Elle est diverse. Large comme une vache à lait ou mince comme un corps de biche. Ronde, le cul carré, phares agressifs ou à cils, rectangulaires, entre-deux. Pneus étoiles, roues âpres ou lisses, caps communs, blancs ou fuchsia. Avec ou sans capot (capot invisible). Deux, trois ou quatre portes. Rose, mauve, jaune, noir, à rayures ou à pois, des flammes sur la carrosserie, ou un ordinaire qui se répand sans cesse. Pour ce qui est la famille moyenne, un enfant, deux parents, grise, trois portes, trois sièges. Mais un espace vide à côté du passager arrière, pour pouvoir y mettre… Ce que veut l’imagination. Petite valise. Sans lubie aucune, seul l’air conditionné. Diverse, mais toujours électrique. Diverse, mais toujours connectée. Elle forme des rangs que rien ne trouble.


III

Pourquoi me regardez-vous ? Pourquoi je vous regarde. Ils sont partis, le chat et le garçon. Courir après les souris et les ballons. Je les vois toujours, le premier qui regarde à travers les hautes herbes d’un champ, le second qui a rejoint les copains autour de filets. Ils sont toujours là, mais ils ne me regardent plus.

Le chat n’a pas ronronné pour moi. Ses yeux sont restés grands ouverts, et d’un coup, il s’en est allé. La queue dansante, la patte gracieuse. J’ai pourtant eu cette impression, cette sensation, que si cette tendre gorge s’était mue, eh bien, j’aurais entendu. Peut-être seulement un acouphène. Un ressenti incomplexe, plat, comme ce que perçoit le système de reconnaissance vocale du micra, qui n’a pour vocalise qu’une conversation préenregistrée. Mais quelque chose. Un son.

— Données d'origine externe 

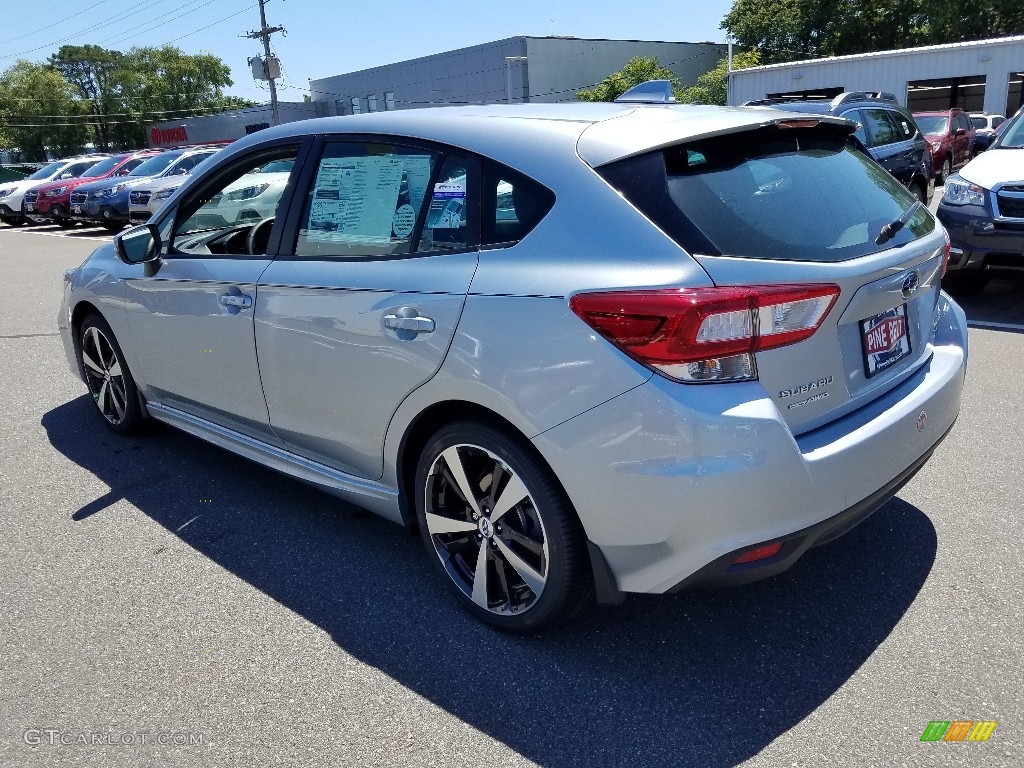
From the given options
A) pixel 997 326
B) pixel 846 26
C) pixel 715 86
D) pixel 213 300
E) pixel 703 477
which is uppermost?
pixel 846 26

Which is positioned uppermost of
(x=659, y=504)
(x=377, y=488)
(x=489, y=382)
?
(x=489, y=382)

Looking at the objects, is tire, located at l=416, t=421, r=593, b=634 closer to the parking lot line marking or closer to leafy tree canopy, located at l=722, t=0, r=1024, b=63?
the parking lot line marking

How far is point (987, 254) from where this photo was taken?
6660 mm

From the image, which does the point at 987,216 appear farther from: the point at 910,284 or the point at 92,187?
the point at 92,187

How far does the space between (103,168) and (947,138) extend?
818 inches

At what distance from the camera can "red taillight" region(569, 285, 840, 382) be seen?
2258 millimetres

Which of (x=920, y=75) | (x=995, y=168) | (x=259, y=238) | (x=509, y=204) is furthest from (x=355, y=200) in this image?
(x=920, y=75)

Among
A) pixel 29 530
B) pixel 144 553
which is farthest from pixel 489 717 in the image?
pixel 29 530

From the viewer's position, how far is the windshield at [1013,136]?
24.8 ft

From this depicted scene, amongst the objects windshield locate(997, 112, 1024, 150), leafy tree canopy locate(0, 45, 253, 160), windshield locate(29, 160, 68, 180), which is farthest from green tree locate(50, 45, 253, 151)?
windshield locate(997, 112, 1024, 150)

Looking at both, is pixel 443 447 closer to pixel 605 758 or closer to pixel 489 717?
pixel 489 717

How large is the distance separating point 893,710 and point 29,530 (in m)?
3.58

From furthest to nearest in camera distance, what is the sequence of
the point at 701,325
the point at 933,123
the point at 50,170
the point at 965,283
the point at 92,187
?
the point at 50,170 → the point at 92,187 → the point at 933,123 → the point at 965,283 → the point at 701,325

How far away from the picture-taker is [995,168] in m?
6.98
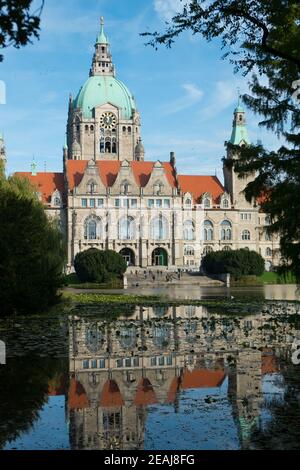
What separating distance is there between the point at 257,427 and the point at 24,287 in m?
15.1

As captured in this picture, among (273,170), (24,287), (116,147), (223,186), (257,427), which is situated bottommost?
(257,427)

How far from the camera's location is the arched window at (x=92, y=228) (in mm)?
88562

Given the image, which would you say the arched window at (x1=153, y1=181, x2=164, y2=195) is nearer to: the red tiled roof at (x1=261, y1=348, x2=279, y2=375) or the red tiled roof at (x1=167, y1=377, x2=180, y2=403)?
the red tiled roof at (x1=261, y1=348, x2=279, y2=375)

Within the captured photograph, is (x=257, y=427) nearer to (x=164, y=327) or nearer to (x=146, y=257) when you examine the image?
(x=164, y=327)

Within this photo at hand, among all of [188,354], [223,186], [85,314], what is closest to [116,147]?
[223,186]

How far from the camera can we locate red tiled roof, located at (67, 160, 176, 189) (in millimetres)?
90938

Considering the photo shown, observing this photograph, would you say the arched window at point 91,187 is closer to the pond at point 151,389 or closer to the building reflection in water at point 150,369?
the building reflection in water at point 150,369

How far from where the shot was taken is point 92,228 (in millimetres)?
88812

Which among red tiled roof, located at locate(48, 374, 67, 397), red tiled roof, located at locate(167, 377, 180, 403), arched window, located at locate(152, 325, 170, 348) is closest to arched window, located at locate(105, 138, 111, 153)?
arched window, located at locate(152, 325, 170, 348)

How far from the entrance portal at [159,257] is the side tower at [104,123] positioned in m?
21.1

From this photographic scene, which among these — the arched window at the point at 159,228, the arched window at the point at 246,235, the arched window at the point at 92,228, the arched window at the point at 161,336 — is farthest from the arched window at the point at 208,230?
the arched window at the point at 161,336

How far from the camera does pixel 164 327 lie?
706 inches

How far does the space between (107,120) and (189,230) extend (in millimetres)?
27695

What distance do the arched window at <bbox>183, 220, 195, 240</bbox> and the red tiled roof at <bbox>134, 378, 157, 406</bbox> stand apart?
8250 cm
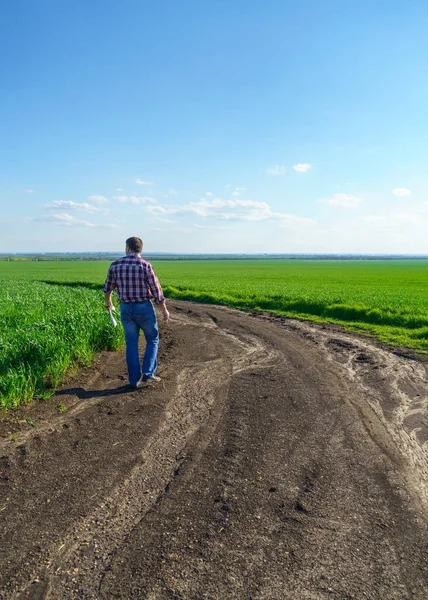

Quant à la main du garçon, que j’ai vue, crue s’approcher de l’une de mes facettes, cette caméra, et ce petit œil rouge scintillant. Elle s’est arrêtée à la dernière seconde. Pourquoi ? Parce qu’on ne se met pas les doigts dans les yeux. Si seulement, s’il avait apposé son doigt, je ne suis pas persuadée, je le sais, que j’aurais senti. Enfin le sens du toucher. Sûrement une brûlure, et ce sentiment d’intrusion. Ma vue embuée par une empreinte digitale.

*

Enregistrer cette conscience obscure comme celle d’une oreille, son pavillon géant, son tympan, et quelques petits os, marteau, enclume et étrier. Ou comme une peau, longue et épaisse, capable de frémir lorsqu’on la cajole, frissonnante, ou de se plaindre, tandis qu’elle grille. Une conscience à réflexe, de désir et de choix, qui ne reste pas là plantée devant le danger. Qui se retire, ressentant trop, au contraire de ces yeux qui ne se ferment ou s’ouvrent.

Rien pourtant ne change. Aujourd’hui comme hier, il n’est de moi qu’une mouche. Sans ailes ni thorax, absentes les pattes, de la tête, nulle trompe ou antennes, seuls, les yeux.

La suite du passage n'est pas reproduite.